▶ _SOURCE DOCUMENT_

I start with a woman standing by a velvet rope, behind which sit 200 journalists' suitcases. It's a bad call. "I'm just the luggage lady," she says. "I'm a hanger-on. I used to be with [former candidate] Bill Simon." I have better luck with Rob Gluck, a Troy Aikman doppelgänger who describes Schwarzenegger's warp-speed, two-month campaign for governor of California as having to "lay track full speed ahead as fast as we can, trying to get to the Pacific before the train does." Gluck is part of a small but all-powerful clique within the campaign known as the "Murphy Mafia." It's a reference to their leader, Mike Murphy, the evil genius behind John McCain's presidential bid. Three years ago, Murphy launched McCain's Straight Talk Express, the rolling cocktail party in which journalists engaged in back-slapping, glad-handing, and finally tearful goodbyes with the candidate. Now, Murphy has launched what will be nicknamed the No Talk Express--in which he invites hundreds of access-starved journos along for the ride, then essentially tells them to buzz off.

It's not a dumb strategy, considering the circumstances. There are some days in the campaign business when it would be easiest for an aide to wake up, put on her best dress, then step in front of a bus. Today in Arnold World is one of those days. The morning sees charges that Schwarzenegger is an ass-grabbing lout. By evening, he'll stand accused of loving Adolf Hitler. As one colleague puts it, "Any day spent on the trail talking about Adolf Hitler is not a good day."

▶ _TASK DIRECTIONS_
List every person named in the passage about the Schwarzenegger campaign. The records below are separate material and are not connected to the passage about the Schwarzenegger campaign.

▶ _SOURCE MATERIAL_
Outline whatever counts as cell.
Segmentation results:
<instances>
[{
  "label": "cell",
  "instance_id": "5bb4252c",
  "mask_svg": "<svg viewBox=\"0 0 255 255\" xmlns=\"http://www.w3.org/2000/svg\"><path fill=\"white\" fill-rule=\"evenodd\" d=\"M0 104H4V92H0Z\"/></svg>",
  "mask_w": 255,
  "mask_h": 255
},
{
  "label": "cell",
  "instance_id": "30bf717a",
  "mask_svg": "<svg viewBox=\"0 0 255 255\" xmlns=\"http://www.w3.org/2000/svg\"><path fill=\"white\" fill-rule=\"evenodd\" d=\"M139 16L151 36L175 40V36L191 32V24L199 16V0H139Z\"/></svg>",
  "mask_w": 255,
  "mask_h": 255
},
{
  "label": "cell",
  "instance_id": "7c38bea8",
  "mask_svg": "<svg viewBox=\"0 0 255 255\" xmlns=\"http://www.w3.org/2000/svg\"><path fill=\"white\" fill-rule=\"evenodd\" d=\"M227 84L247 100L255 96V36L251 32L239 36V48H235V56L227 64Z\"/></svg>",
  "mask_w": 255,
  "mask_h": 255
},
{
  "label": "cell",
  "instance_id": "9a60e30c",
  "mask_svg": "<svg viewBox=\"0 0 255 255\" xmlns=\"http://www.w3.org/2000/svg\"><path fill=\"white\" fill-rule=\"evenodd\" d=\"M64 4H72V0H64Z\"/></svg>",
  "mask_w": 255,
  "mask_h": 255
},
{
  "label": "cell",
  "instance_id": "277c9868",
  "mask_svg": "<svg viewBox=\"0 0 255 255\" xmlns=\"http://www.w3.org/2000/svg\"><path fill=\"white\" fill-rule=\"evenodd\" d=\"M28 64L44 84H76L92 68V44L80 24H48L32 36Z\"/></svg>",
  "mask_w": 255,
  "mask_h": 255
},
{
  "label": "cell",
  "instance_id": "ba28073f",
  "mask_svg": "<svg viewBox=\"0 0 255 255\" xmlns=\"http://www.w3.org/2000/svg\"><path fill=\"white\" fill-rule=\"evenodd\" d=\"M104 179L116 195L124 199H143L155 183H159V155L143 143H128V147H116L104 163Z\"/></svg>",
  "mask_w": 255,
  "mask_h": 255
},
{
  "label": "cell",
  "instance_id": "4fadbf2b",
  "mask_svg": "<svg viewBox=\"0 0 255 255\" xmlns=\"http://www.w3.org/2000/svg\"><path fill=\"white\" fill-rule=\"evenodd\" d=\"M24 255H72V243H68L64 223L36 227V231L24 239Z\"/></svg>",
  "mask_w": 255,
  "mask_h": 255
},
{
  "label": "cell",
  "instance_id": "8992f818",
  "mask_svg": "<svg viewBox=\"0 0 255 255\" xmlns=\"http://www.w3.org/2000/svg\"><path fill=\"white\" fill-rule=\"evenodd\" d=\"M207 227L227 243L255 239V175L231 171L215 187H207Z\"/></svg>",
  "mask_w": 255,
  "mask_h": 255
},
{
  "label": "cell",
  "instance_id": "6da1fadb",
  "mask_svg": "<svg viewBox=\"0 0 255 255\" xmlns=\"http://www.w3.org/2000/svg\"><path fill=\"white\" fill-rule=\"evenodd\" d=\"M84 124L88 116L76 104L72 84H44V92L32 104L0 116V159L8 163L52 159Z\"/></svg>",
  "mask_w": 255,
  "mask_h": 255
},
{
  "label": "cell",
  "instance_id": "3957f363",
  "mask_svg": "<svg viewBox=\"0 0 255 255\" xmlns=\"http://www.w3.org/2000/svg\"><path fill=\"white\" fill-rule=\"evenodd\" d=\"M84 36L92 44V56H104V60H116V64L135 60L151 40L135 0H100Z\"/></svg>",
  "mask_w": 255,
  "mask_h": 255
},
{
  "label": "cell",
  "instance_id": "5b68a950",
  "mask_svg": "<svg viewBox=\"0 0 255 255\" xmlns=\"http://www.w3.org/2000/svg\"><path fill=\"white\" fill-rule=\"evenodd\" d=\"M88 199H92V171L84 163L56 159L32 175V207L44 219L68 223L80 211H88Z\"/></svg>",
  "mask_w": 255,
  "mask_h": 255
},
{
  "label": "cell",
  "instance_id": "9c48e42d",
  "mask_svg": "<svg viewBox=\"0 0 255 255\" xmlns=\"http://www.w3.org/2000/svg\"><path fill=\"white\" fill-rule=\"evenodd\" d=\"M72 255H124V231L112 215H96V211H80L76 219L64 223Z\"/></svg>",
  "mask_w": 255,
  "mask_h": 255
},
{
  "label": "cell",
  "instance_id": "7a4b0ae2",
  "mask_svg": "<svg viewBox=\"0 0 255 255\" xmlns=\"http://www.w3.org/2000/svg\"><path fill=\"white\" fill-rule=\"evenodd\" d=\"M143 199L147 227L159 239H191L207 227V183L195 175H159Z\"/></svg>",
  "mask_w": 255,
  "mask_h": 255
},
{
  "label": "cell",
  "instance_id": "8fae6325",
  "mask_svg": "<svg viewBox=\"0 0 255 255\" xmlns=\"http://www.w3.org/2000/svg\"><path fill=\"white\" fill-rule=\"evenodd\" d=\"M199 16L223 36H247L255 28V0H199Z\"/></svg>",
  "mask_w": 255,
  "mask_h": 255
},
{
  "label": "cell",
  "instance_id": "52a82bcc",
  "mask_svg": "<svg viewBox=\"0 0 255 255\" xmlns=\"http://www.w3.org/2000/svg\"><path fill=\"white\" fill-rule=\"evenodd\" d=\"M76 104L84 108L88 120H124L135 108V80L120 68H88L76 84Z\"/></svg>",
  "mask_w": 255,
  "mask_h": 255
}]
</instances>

▶ _WRITTEN RESPONSE_
Bill Simon, Rob Gluck, Troy Aikman, Schwarzenegger, Mike Murphy, John McCain, Adolf Hitler